Document excerpt.
An ardent devotee, Margarita, a woman of late middle age—the walls of whose cramped apartment in St. Petersburg are hung with drying bushels of birch—insists the baths “will cure whatever you’ve got,” citing its multiple restorative virtues for the circulation, respiration, fortification of the immune system and hormonal balance, and adding, with a wink at my somewhat reticent wife, that it likewise enhances matrimonial bliss.

To tell the truth, I too had sudden misgivings when Margarita led my wife through a door to the left and I shuffled alone past the ageless, expressionless matron armed with a mop standing guard at the entrance to the men’s section, shed and deposited my clothes on a wooden bench in the changing room, and stood up stark naked. I was acutely aware of my circumcised penis, the only one in the crowd—all the more so when the mop-wielding matron ambled by—though the blank looks of my fellow bathers registered no response. Americans mask embarrassment with a smile. Russian faces are unvarnished, gruff as unpeeled potatoes.

My sense of malaise grew as I passed from the changing room, via the urinals, into the washroom—the matron following with her mop—where naked men dumped buckets of frigid water over their heads. Having come this far, I told myself there was no retreating now. I did like everyone else, doused myself with a gasp and a shudder and dodged through a heavy wooden door into a burning inferno. The blast of intense heat literally took my breath away. Suffocating and feeling like the skin would peel off my bare feet—nobody had warned me to wear slippers—I staggered to one of the surrounding bleacher-like benches, on which I deposited my body for roasting. Only now did I dare look up. I had entered a den of hooded sadomasochists gathered in a circle around a heap of red hot stones, their faces glowing, sweat dripping, gleefully beating each other with birch switches, preparing, so it seemed, to engage in human sacrifice. What folly brought me here? There was still time to cut and run, I pondered in a wild panic, incapacitated by the heat that burnt the hairs in my nostrils, when a man pushing 65 or so tapped me on the shoulder and nodded for me to bend over. The first sting of the birch switch on my back smarted. I didn’t feel much after that.

Beckoning for me to follow him back out into the washroom, he filled a bucket with melt-off from the polar ice cap, and dumped it over my head. (I would have welcomed a little global warming just then.)

“Harasho! Good!” he grunted, having pegged me right off for a foreigner.

The tooth-rattling shock of the first bucketful was followed by a flurry of not altogether disagreeable tremors at the second and third, as if the inside and the outside, ego and superego, resolve and resistance, met and melded at the transom of the skin, the dead epidermal layer of which he scraped off with energetic sponging.

“Spasiba! Thanks!” I sputtered through blue trembling lips.

And back he led and I followed from the ice box into the furnace, where the heat hit with a colossal wallop, sucking the sweat out of my every pore, practically ripping off my very envelope of self. But now the tenderized birch leaves left to soak in a bucket of hot water had softened into a balm which he pressed against my chest, wrenching open every bronchiole and alveoli, jump starting respiration.

Data excerpts.
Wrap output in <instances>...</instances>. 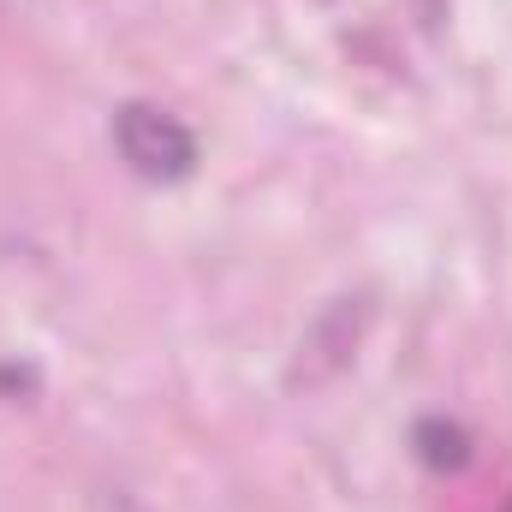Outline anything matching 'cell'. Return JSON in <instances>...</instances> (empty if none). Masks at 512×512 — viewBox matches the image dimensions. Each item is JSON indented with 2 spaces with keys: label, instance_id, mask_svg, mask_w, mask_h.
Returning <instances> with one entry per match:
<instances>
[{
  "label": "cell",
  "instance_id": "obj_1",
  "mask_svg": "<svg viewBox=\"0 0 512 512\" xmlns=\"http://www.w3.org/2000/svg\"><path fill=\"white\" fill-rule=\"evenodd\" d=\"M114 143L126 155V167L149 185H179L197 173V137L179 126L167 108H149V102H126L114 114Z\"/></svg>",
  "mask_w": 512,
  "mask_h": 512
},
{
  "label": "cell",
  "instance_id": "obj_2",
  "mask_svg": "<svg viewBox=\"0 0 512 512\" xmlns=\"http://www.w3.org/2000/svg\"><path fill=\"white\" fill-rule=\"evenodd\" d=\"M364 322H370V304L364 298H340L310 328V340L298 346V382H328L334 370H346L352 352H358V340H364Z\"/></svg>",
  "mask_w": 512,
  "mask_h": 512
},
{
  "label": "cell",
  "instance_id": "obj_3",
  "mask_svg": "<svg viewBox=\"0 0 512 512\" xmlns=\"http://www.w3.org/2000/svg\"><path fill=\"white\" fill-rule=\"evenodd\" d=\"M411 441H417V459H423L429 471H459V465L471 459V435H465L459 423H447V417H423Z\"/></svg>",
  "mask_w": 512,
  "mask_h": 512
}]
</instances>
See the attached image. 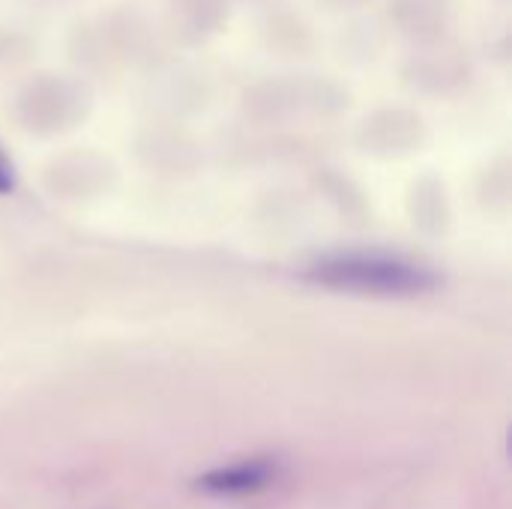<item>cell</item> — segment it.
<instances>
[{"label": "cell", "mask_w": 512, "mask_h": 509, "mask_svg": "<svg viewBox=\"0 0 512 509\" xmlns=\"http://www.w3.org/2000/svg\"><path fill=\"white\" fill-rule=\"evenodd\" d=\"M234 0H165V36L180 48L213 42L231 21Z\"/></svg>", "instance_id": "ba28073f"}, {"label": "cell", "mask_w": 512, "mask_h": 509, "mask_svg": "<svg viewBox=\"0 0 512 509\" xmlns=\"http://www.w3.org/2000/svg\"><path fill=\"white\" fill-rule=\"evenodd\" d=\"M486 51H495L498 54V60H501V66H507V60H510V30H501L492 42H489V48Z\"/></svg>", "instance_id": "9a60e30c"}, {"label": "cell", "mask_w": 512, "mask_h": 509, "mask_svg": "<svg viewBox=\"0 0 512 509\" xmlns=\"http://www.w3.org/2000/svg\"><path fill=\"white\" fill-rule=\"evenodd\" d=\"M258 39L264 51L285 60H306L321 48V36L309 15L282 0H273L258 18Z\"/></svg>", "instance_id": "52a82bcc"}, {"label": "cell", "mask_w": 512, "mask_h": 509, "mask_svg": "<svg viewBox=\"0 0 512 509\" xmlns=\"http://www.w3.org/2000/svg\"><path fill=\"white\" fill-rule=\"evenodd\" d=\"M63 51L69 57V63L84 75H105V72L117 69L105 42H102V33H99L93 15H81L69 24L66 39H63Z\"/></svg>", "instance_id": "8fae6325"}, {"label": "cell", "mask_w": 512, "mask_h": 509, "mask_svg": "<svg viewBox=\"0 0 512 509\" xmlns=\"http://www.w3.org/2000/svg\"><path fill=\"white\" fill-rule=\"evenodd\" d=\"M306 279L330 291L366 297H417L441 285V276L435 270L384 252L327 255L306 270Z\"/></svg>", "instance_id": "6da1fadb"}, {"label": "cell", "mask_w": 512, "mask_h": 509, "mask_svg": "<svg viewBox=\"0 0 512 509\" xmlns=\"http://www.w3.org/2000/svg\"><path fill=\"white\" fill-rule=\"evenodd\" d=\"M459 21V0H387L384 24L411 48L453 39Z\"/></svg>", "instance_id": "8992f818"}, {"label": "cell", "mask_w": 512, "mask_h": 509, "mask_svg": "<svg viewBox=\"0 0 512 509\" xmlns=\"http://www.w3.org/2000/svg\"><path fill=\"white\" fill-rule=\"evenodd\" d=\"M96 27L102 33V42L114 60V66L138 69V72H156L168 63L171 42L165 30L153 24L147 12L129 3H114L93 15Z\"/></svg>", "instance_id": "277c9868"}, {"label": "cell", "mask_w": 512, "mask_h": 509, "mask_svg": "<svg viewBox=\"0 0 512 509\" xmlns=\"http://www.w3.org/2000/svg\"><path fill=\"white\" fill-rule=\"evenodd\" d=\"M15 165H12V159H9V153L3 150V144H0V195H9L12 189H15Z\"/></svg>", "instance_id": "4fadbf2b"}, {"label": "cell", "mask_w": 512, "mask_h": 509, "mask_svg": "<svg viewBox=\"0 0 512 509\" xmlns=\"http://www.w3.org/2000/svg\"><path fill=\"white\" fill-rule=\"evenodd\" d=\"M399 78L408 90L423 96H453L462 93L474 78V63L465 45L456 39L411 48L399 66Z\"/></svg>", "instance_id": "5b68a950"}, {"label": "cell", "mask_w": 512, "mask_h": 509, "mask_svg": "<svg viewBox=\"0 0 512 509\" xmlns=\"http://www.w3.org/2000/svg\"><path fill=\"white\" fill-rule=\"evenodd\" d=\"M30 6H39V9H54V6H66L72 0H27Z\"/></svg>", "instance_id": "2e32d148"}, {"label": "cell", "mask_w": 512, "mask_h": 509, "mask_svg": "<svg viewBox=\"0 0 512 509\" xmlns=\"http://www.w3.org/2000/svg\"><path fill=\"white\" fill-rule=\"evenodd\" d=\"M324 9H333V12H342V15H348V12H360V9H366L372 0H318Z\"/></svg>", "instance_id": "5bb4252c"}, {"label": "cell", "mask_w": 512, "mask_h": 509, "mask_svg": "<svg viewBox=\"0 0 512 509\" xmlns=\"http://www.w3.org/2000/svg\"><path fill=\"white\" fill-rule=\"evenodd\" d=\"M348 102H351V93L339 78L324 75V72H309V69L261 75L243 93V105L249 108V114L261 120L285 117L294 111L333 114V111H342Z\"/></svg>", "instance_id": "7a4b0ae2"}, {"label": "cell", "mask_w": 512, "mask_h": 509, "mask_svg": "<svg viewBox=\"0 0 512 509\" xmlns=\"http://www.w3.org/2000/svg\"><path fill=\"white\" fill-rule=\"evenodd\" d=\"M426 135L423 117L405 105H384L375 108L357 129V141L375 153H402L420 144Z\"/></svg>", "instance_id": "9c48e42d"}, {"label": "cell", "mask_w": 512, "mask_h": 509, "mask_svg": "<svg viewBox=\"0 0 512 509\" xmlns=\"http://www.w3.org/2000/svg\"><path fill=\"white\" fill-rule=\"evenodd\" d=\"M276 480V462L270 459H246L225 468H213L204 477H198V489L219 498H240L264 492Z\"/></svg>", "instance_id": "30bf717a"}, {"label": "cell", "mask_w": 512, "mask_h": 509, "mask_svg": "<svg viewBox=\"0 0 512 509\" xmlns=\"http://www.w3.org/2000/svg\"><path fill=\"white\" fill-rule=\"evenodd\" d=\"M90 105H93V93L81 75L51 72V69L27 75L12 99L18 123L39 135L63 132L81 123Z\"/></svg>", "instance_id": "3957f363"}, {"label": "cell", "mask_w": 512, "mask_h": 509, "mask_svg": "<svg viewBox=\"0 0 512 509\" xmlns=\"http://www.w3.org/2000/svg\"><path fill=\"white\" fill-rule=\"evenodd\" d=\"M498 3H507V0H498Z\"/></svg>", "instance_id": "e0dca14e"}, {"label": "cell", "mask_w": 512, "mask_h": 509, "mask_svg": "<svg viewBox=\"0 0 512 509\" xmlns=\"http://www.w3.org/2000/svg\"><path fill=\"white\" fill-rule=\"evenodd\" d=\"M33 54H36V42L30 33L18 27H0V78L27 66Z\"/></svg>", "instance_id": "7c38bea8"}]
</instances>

Instruction A.
Transcribe the stretch of the bathhouse essay from "The tooth-rattling shock" through "jump starting respiration.".
Instruction B.
In the bathhouse essay, what is hung on the walls of Margarita's apartment in St. Petersburg?
Instruction C.
Resume the bathhouse essay after its final sentence, leaving the listing aside.

Task answer A.
The tooth-rattling shock of the first bucketful was followed by a flurry of not altogether disagreeable tremors at the second and third, as if the inside and the outside, ego and superego, resolve and resistance, met and melded at the transom of the skin, the dead epidermal layer of which he scraped off with energetic sponging.

“Spasiba! Thanks!” I sputtered through blue trembling lips.

And back he led and I followed from the ice box into the furnace, where the heat hit with a colossal wallop, sucking the sweat out of my every pore, practically ripping off my very envelope of self. But now the tenderized birch leaves left to soak in a bucket of hot water had softened into a balm which he pressed against my chest, wrenching open every bronchiole and alveoli, jump starting respiration.

Task answer B.
Drying bushels of birch.

Task answer C.
Several buckets of ice water and bakings later, I followed my friend back to the changing room, feeling giddy and light as a hot air balloon.

“Alexey!” “Peter!” we introduced ourselves.

“Gdzie? Where from?” I gathered the gist of the question from his facial expression and hand gesturing.

I hesitated, wondering, as I often have while traveling in recent years, if I ought not pretend to hail from someplace anodyne like Andorra. Warsaw had recently agreed to let Washington plant a missile shield on Polish soil. Hostilities were simmering between Georgia, an American ally in the post-Cold War era, and the break-away Russian-speaking enclave of Abkhazia, pitting Tbilisi against Moscow on the brink of war. The U.S. was pushing for Georgia’s inclusion in NATO. Tensions between Washington and Moscow were once again on the boil.

“American,” I muttered, half hoping he wouldn’t hear me.

“American!?” he repeated in disbelief.

I nodded, awaiting the worst.

Whereupon a smile erupted on his lips, the first I’d seen in Russia, and rippled, as word spread, like a wave of welcome across the faces of my fellow bathers, thawing any lingering icicles of distrust.

Our conversation was elemental with more good will than comprehension. We made do with my three words of Russian, some French, a pinch of German, and a sprinkling of technical English supplied by a young engineer named Nikolai who’d worked in Ireland, diluted and washed down with sweet gulps from a shared bottle of kvass, the traditional Russian equivalent of Coca-Cola.

“How you like Russian bath?”

“Hot.”

This elicited a peel of laughter.

“And Russian women?”

“Krasotka,” I employed a term Margarita had taught me, roughly translatable as “hot number,” to describe the blond bombshells parading nightly on the Nevsky Prospect, St. Petersburg’s fashionable amalgam of Fifth Avenue and the Champs Elysées.

More laughter.

“What you do?”

I mimed fingers striking a keyboard.

My fellow bathers looked baffled, the engineer ruling out mechanic, masseuse and pianist, in turn, till a flat-faced man with Mongolian features, a grinning Genghis Khan, piped up: “Hemingway?”

“Dostoyevsky, Gogol,” I grinned back.

Brows were raised, eyes opened wide and heads nodded with a respect and admiration no American locker room crowd would ever have mustered for my craft.

Then and there I suddenly had a vision of a new kind of détente. Why not henceforth hold all high-level diplomatic talks in the banya! Have ambassadors, foreign ministers and heads of state strip naked and face off, sweating out their differences and beating out any lingering post-Cold War gripes with hot wet birch switches. It’s a climate far more conducive to compromise than that of the committee room. And though the Russians may, admittedly, have an unfair advantage, being better able to withstand the heat, subsequent talks could always be held on the beach in Hawaii.

Waiting for my wife and Margarita, as agreed, in the bar next door, I sat purging my entrails with vodka and salt pickles.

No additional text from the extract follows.